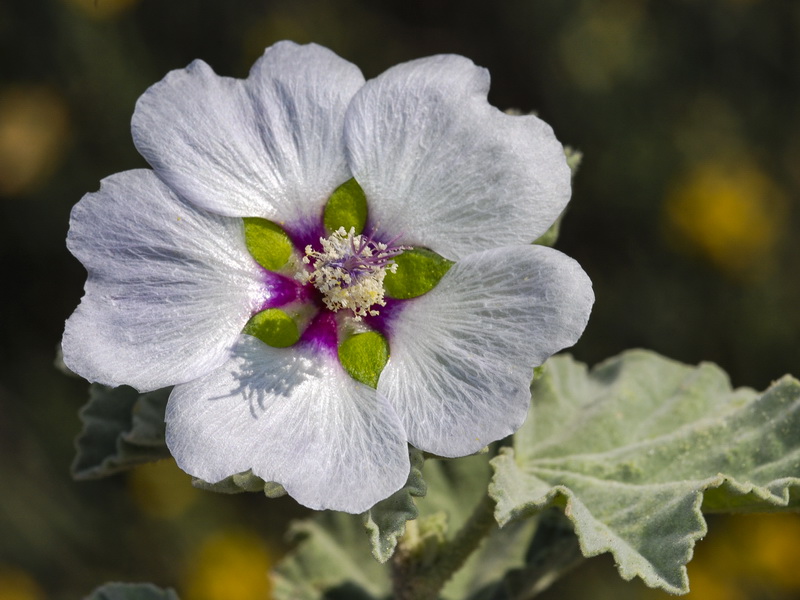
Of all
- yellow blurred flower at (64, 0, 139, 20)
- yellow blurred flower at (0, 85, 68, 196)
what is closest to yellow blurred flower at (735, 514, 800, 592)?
yellow blurred flower at (0, 85, 68, 196)

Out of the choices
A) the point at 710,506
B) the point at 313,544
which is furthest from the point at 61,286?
the point at 710,506

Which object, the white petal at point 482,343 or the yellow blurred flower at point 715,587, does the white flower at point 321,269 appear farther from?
the yellow blurred flower at point 715,587

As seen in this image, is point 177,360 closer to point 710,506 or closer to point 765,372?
point 710,506

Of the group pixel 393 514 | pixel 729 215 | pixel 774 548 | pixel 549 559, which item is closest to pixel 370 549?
pixel 549 559

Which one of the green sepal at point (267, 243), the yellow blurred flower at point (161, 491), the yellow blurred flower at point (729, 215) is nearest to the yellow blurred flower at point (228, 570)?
the yellow blurred flower at point (161, 491)

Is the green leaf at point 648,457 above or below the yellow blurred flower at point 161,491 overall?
above

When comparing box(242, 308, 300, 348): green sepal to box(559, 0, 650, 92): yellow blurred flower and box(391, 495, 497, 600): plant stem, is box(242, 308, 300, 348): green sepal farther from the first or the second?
box(559, 0, 650, 92): yellow blurred flower
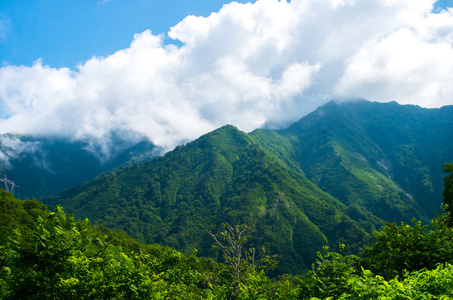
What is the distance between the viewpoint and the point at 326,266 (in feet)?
30.1

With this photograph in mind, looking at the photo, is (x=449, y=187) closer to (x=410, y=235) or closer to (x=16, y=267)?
(x=410, y=235)

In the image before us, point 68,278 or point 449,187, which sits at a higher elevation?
point 68,278

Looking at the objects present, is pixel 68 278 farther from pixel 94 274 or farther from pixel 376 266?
pixel 376 266

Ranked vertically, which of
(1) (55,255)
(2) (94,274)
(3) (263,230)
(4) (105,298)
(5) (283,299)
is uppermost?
(1) (55,255)

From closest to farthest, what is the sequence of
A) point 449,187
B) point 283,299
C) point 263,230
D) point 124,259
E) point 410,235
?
point 283,299
point 124,259
point 410,235
point 449,187
point 263,230

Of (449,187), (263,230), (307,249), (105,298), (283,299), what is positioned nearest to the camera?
(283,299)

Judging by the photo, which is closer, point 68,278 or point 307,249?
point 68,278

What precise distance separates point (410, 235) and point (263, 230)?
617 feet

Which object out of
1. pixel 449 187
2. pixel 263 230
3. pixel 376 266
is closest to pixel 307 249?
pixel 263 230

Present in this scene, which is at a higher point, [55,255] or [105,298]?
[55,255]

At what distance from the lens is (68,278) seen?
353 inches

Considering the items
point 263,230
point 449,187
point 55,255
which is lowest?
point 263,230

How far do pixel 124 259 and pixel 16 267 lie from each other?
3421 mm

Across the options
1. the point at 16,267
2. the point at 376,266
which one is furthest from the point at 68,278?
the point at 376,266
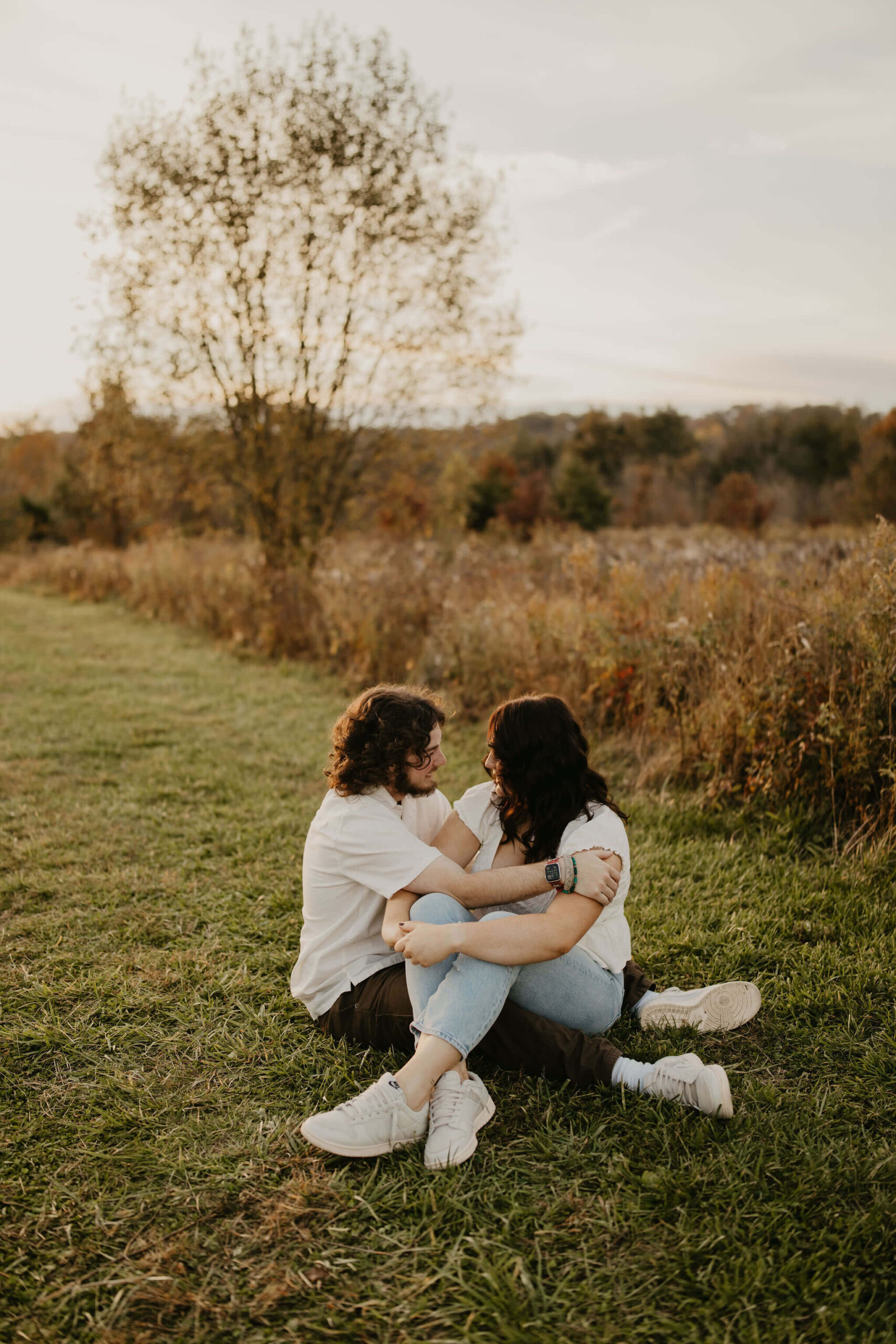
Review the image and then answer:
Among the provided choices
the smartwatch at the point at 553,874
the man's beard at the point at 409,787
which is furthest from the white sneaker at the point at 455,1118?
the man's beard at the point at 409,787

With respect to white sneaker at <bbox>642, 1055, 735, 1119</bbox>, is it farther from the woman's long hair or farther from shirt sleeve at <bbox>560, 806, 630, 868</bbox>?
the woman's long hair

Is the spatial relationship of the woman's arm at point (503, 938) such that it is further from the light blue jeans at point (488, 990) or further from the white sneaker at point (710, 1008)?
the white sneaker at point (710, 1008)

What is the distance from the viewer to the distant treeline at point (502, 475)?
38.7 ft

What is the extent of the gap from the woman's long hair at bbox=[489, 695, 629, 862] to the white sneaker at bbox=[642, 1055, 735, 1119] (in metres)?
0.68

================

What is asked
Copy out all of the rows above word for word, but leave the pictures out of your answer.

Exercise response
Of all
- yellow blurred flower at (64, 0, 139, 20)
- yellow blurred flower at (0, 85, 68, 196)
what is closest to yellow blurred flower at (735, 514, 800, 592)?
yellow blurred flower at (0, 85, 68, 196)

Out of the choices
A) the point at 710,506
B) the point at 313,544
which is furthest from the point at 61,286?
the point at 710,506

Which object, the white petal at point 482,343 or the yellow blurred flower at point 715,587, does the white flower at point 321,269 appear farther from?
the yellow blurred flower at point 715,587

As seen in this image, is point 177,360 closer to point 710,506 or closer to point 765,372?
point 710,506

Of the group pixel 393 514 | pixel 729 215 | pixel 774 548 | pixel 549 559, which item is closest to pixel 370 549?
pixel 549 559

Which one of the green sepal at point (267, 243), the yellow blurred flower at point (161, 491), the yellow blurred flower at point (729, 215) is nearest to the yellow blurred flower at point (228, 570)?
the yellow blurred flower at point (161, 491)

Is the green leaf at point 648,457 above or below the yellow blurred flower at point 161,491 overall?
above

When comparing box(242, 308, 300, 348): green sepal to box(559, 0, 650, 92): yellow blurred flower and box(391, 495, 497, 600): plant stem, is box(242, 308, 300, 348): green sepal farther from the first or the second?
box(559, 0, 650, 92): yellow blurred flower
What is the distance between the viewpoint and the point at 326,266 (in feet)?
30.1

With this photograph in mind, looking at the photo, is (x=449, y=187) closer to (x=410, y=235) or closer to (x=16, y=267)?
(x=410, y=235)

In the image before us, point 68,278 or point 449,187, which sits at a higher elevation?
point 68,278

Looking at the objects present, is pixel 68 278 farther from pixel 94 274 or farther from pixel 376 266?
pixel 376 266

Ranked vertically, which of
(1) (55,255)
(2) (94,274)
(3) (263,230)
(4) (105,298)
(5) (283,299)
is uppermost?
(1) (55,255)

From closest to farthest, what is the sequence of
A) point 449,187
B) point 283,299
C) point 263,230
D) point 124,259
E) point 410,235
?
point 283,299
point 124,259
point 410,235
point 449,187
point 263,230

Of (449,187), (263,230), (307,249), (105,298), (283,299), what is positioned nearest to the camera?
(283,299)

Judging by the photo, which is closer, point 68,278 or point 307,249?
point 68,278

What precise distance separates point (410, 235) and point (263, 230)?
617 feet

Which object out of
1. pixel 449 187
2. pixel 263 230
3. pixel 376 266
is closest to pixel 307 249?
pixel 263 230

Present in this scene, which is at a higher point, [55,255] or [105,298]?
[55,255]

At what distance from the lens is (68,278) seen?
353 inches

Considering the items
point 263,230
point 449,187
point 55,255
which is lowest?
point 263,230

How far do pixel 124 259 and pixel 16 267 lie from each other?
3421 mm

Across the options
1. the point at 16,267
2. the point at 376,266
which one is furthest from the point at 68,278?
the point at 376,266
Review the image and then answer:
Among the provided choices
the smartwatch at the point at 553,874
the man's beard at the point at 409,787
which is furthest from the white sneaker at the point at 455,1118?
the man's beard at the point at 409,787

With respect to white sneaker at <bbox>642, 1055, 735, 1119</bbox>, is it farther from the woman's long hair or farther from shirt sleeve at <bbox>560, 806, 630, 868</bbox>?
the woman's long hair

Is the spatial relationship of the woman's arm at point (503, 938) such that it is further from the light blue jeans at point (488, 990) or further from the white sneaker at point (710, 1008)?
the white sneaker at point (710, 1008)

What is the distance from the viewer to the distant treeline at point (502, 475)?
38.7 ft

What is the extent of the gap from the woman's long hair at bbox=[489, 695, 629, 862] to the white sneaker at bbox=[642, 1055, 735, 1119] (in metres)?
0.68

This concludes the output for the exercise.